• Exercise task: Rewrite the records from their start through the line containing "Is distant tree", replacing "tall grass clump" with "dense grass clump" and changing nothing else.

• Record set:
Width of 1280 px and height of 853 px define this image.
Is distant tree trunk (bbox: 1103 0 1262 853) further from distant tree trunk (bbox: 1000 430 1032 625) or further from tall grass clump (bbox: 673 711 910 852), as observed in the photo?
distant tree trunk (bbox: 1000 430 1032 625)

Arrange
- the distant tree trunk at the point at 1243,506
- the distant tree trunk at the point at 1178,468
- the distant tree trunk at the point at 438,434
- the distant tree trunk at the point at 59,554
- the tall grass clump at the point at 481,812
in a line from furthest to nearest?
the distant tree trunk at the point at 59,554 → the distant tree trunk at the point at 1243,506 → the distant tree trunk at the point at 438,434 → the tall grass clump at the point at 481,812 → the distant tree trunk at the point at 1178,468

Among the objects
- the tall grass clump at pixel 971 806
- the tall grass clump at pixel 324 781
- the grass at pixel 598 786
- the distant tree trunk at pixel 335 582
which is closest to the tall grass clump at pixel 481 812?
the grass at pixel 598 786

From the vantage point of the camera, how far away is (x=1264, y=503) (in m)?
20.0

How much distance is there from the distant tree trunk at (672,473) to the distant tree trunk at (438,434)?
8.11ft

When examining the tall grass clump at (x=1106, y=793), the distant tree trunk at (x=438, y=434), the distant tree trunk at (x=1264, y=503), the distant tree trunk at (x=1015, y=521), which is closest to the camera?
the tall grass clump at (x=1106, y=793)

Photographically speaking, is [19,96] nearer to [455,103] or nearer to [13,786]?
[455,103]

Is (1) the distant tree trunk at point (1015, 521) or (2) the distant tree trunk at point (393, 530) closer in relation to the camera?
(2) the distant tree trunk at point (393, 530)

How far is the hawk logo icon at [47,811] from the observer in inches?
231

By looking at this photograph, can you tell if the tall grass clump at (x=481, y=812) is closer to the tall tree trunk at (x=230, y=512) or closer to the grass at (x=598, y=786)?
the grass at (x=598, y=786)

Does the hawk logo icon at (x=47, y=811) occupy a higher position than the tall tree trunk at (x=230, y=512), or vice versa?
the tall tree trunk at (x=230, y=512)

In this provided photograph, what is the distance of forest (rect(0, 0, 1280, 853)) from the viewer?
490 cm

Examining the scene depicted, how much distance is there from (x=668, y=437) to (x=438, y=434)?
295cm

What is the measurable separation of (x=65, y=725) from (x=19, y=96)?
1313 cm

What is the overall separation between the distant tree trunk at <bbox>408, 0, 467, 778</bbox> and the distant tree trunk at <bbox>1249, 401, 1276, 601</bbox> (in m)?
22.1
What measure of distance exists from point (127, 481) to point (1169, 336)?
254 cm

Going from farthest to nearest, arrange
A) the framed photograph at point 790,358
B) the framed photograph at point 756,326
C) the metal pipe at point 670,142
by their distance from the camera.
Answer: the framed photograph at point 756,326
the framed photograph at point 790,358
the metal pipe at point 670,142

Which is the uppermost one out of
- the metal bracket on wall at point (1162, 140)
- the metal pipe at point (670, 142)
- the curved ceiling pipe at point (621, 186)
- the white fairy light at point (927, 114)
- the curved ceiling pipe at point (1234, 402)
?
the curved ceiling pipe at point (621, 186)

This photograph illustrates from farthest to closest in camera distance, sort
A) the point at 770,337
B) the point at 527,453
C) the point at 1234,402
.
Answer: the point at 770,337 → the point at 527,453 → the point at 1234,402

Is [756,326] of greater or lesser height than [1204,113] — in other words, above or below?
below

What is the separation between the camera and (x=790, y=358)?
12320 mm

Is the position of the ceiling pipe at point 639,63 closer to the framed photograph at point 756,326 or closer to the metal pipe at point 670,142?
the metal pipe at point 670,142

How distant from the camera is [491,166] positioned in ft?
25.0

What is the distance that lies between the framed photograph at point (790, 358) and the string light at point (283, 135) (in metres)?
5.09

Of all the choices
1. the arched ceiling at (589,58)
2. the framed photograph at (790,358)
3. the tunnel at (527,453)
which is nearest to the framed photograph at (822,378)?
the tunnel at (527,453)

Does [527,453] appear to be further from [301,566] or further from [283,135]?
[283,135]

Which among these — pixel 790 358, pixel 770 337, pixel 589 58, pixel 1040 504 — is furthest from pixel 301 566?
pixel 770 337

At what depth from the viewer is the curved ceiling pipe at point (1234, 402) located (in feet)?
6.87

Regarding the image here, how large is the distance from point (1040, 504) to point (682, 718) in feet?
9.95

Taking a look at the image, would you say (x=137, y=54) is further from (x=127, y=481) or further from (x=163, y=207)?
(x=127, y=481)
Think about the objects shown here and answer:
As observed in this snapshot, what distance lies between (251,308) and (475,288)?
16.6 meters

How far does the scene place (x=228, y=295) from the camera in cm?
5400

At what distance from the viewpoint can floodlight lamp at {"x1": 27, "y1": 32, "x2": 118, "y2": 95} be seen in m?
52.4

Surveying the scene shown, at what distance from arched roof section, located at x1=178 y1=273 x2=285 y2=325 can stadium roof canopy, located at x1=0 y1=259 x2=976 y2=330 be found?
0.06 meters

• Answer to this exercise:
Width of 1280 px and height of 853 px define this image.
Is distant tree trunk (bbox: 1103 0 1262 853) further from distant tree trunk (bbox: 1000 430 1032 625) or further from dense grass clump (bbox: 673 711 910 852), as observed in the photo?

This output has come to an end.